▸ **Task objective**
Pick out and copy every line of the rows below that contains the string "Within". Treat uppercase and lowercase as different.

==== Data excerpts ====

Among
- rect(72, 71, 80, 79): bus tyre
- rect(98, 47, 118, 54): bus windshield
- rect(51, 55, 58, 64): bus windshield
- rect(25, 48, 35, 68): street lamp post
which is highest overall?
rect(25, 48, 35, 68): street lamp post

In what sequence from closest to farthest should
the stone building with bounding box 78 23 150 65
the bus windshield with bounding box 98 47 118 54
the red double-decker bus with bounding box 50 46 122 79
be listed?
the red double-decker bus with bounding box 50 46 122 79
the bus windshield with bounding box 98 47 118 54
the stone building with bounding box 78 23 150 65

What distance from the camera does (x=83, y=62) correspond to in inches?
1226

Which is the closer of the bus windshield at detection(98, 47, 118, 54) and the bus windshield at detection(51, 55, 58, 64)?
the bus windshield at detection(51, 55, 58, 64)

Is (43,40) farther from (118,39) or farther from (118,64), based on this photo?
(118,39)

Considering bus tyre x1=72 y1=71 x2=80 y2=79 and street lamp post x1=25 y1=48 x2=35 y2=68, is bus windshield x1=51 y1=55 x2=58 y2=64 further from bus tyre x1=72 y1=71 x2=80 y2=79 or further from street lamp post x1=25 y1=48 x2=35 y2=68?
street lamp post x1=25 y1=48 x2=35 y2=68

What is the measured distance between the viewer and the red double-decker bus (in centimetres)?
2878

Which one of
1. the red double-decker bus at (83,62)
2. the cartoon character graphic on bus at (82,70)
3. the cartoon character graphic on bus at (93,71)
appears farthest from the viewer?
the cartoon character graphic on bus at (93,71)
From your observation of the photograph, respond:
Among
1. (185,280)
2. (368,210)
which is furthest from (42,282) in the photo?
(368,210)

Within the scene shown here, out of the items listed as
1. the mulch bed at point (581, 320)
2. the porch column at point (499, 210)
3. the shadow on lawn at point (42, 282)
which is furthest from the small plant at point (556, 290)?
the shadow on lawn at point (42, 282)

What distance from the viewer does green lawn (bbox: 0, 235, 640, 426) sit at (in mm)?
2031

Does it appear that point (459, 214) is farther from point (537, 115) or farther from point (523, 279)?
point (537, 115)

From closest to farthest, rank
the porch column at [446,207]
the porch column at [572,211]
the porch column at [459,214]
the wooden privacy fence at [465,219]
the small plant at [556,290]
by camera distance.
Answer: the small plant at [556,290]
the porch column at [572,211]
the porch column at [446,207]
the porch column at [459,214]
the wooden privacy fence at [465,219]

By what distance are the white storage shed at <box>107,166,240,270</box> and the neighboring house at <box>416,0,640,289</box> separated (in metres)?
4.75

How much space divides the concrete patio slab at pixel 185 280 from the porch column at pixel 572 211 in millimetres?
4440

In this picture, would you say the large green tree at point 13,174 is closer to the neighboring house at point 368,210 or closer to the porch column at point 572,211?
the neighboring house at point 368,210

====
==== Data excerpts ====

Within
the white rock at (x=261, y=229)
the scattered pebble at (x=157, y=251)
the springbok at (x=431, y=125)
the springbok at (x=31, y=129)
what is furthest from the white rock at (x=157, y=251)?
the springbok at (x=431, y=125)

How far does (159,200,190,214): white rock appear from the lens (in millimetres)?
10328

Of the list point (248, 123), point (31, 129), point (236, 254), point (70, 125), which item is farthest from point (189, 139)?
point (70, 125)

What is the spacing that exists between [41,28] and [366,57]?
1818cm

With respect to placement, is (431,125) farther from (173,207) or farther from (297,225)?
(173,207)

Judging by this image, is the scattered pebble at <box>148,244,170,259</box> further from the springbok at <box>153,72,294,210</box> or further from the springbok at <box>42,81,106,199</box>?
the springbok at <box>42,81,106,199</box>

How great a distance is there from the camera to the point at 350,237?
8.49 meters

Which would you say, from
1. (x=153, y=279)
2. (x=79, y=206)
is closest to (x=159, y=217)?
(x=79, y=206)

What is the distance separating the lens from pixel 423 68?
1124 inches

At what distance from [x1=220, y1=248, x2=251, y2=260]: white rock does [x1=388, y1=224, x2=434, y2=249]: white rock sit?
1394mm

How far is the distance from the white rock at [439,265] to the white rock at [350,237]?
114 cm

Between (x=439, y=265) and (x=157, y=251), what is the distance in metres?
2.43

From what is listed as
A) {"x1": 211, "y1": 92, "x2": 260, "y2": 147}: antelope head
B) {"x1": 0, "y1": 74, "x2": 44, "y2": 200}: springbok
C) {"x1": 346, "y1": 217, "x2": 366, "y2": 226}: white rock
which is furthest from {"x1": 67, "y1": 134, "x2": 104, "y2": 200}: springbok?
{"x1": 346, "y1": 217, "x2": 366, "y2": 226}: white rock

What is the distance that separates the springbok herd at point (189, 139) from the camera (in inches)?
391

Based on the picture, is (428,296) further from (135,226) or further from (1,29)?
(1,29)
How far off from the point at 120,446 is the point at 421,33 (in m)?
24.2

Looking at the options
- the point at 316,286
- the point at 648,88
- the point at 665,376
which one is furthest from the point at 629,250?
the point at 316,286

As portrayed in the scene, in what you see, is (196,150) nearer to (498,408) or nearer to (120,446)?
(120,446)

====

▸ **Complete output**
Within the scene shown here, out of the items listed as
Within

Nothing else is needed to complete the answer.